Overall, the issues of intense clipping don’t necessarily ruin Gold & Grey, but they do place a noticeable barrier between the absolutely great songs and immediate rich satisfaction. Without those issues, Gold & Grey would undoubtedly be the greatest record of the group’s discography. It is a development in all senses not just on Purple‘s approach to more immediate heavy progressive rock but also on their mastery of the album as a cohesive statement within rock music. The issues of the mix, however, are substantial, and that combined with the length and subtlety of the album produce a much more challenging listen than fans of the group will have faced before. For some, I would venture, it will prove too much, and we will hear much about the faultiness of this record as overlong and mangled in a manner not unlike the infamous Death Magnetic. However, this feels overly damning; the issues of clipping diminish in the affect the more you listen, thankfully only reaching its apex when all four band members are really roaring, which on an album spotted with so many subtler songs and moments is less often than you might think. Eventually, the ear becomes better at parsing structure and substance through the noise, and the problem lessens as a result.

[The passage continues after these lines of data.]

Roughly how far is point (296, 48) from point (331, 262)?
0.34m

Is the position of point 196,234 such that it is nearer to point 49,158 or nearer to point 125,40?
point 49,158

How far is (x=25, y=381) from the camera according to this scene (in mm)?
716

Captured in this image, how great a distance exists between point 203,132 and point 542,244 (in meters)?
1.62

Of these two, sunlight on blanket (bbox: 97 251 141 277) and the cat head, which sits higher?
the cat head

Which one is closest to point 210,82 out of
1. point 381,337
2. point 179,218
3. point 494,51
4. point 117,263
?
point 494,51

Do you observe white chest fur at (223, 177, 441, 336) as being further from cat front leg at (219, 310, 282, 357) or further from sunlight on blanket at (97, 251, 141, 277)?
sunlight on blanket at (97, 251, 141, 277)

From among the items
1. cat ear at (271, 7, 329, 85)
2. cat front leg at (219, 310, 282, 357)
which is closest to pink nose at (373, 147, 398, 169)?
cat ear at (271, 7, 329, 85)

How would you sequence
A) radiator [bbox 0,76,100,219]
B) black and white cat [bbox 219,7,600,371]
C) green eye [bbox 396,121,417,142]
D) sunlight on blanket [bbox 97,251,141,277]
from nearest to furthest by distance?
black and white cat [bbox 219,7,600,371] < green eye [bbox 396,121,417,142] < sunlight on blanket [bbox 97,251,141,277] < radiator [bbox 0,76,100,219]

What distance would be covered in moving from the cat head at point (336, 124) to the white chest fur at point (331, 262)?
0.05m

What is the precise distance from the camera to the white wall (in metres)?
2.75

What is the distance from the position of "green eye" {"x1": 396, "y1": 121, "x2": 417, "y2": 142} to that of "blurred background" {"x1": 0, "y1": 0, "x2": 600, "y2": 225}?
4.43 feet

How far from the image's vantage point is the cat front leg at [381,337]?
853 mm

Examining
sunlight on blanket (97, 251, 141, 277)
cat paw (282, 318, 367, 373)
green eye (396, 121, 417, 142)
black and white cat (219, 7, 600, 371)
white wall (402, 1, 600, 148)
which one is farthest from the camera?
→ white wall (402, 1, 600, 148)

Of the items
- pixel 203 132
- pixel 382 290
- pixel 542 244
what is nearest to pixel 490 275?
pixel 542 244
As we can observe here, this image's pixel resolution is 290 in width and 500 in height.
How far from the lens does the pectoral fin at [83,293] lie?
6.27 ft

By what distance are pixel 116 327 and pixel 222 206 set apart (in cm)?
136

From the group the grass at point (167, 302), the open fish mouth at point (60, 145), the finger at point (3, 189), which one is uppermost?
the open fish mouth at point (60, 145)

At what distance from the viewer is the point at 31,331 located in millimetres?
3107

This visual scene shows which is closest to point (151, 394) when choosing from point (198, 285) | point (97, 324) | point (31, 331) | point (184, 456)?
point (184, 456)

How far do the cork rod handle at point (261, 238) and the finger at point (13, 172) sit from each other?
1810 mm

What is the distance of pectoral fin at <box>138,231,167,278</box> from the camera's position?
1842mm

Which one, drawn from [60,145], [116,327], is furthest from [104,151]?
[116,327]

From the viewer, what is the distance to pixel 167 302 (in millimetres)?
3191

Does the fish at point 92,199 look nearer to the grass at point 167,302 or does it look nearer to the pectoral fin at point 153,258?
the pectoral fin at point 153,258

These issues, however, will not sink the record ultimately. Gold & Grey is destined to cinch itself up against all of the other records of the band’s esteemed career as yet another reason why the group has become a seminal one: one that already is among the all-time greats and seems destined to be a permanent fixture on any decent list of quality rock, metal, or prog bands. Further, it will undoubtedly (rightly) appear in many year-end and decade-end lists, likely edging out its own sibling Purple for Baroness’s representation on such lists.

Cherish it. Music this good doesn’t come around every day.

Gold & Grey released last Friday via Abraxan Hymns.